Organisations today have the great opportunity to change the way that work is automated in ITSM by using these and other AI-enabled capabilities. This will make work easier for everyone.
AI and automation in ITIL 4.

The new ITIL 4 Foundation builds on the nine guiding principles first shared in the 2016 ITIL publication “Practitioner Guidance.” These nine principles have morphed into seven, and it’s here that the ITIL 4 focus on the need for greater automation appears:

  • Focus on value
  • Start where you are
  • Progress iteratively with feedback
  • Collaborate and promote visibility
  • Think and work holistically
  • Keep it simple and practical
  • Optimise and automate

The seventh principle – optimise and automate – is brand new for ITIL 4.

Principle 7

This is how ITIL 4 describes the “optimise and automate” guiding principle: “Resources of all types, particularly human resources (HR), should be used to their best effect. Eliminate anything that is truly wasteful and use technology to achieve whatever it is capable of. Human intervention should only happen where it really contributes value.”
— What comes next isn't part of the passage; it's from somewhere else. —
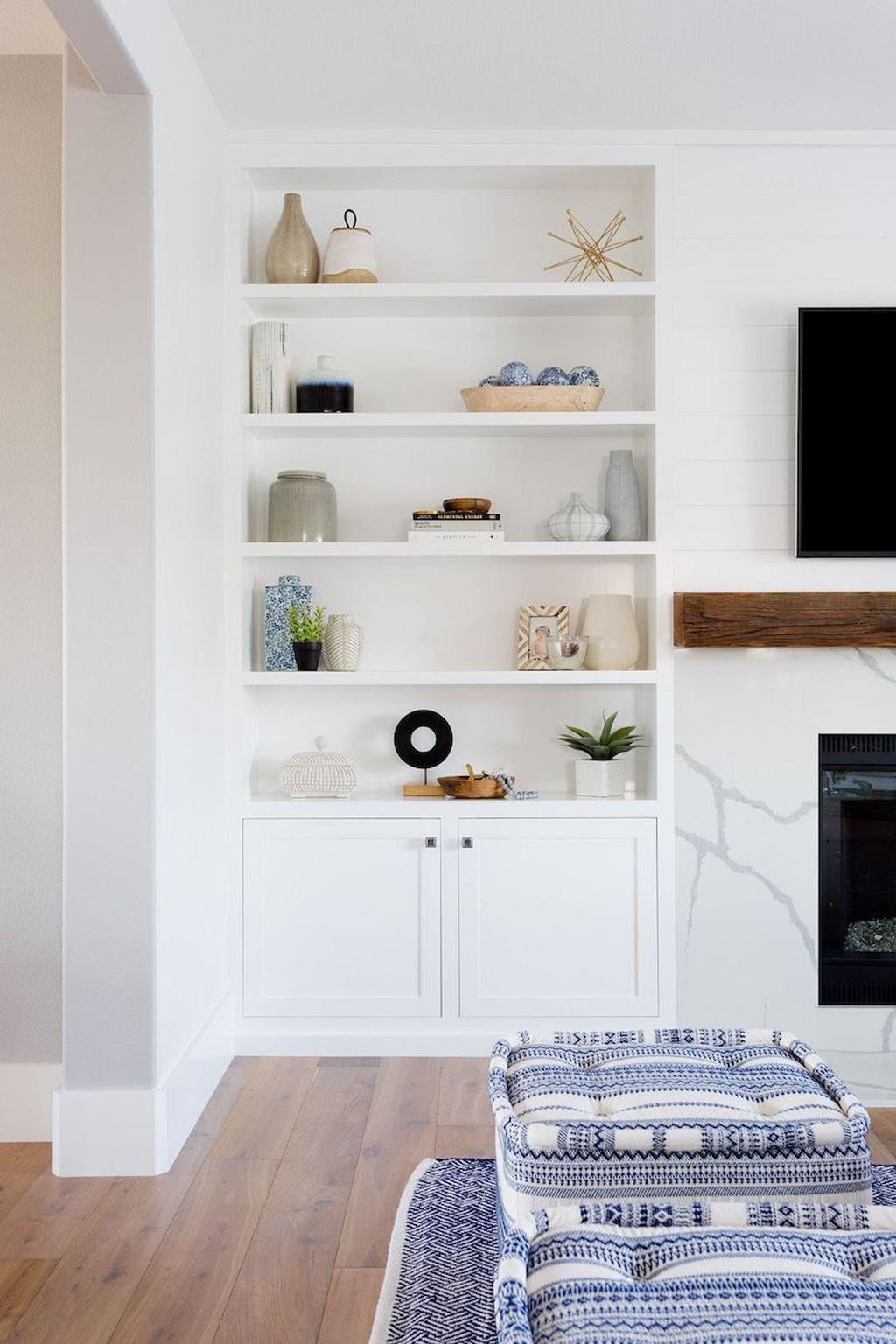 Wonderful Modern Coastal Bedroom Decoration Ideas 21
This comment goes further than advocating for automation; it also suggests there’s a need for more than traditional “heavy lifting” automation. Thanks to the inclusion of “use technology to achieve whatever it is capable of” the more astute reader will also think of the potential of AI to improve IT service delivery and support operations and outcomes. With this including the “heavy thinking” through AI as well as the “heavy lifting” through both automation and AI.

Beyond Principle 7

Within the wider ITIL 4 Foundation book, both AI and automation are repeatedly referred to. But don’t expect the ITIL 4 Foundation book to have all the answers when it comes to how AI and automation can be used and how best to adopt it – this simply isn’t what the ITIL 4 Foundation book is aimed at. It never has been and probably never will be. However, the new seventh principle is a good beginning toward acknowledging the need for more AI and automation in ITSM. This will free highly skilled ITSM professionals to pursue higher-value and more satisfying work.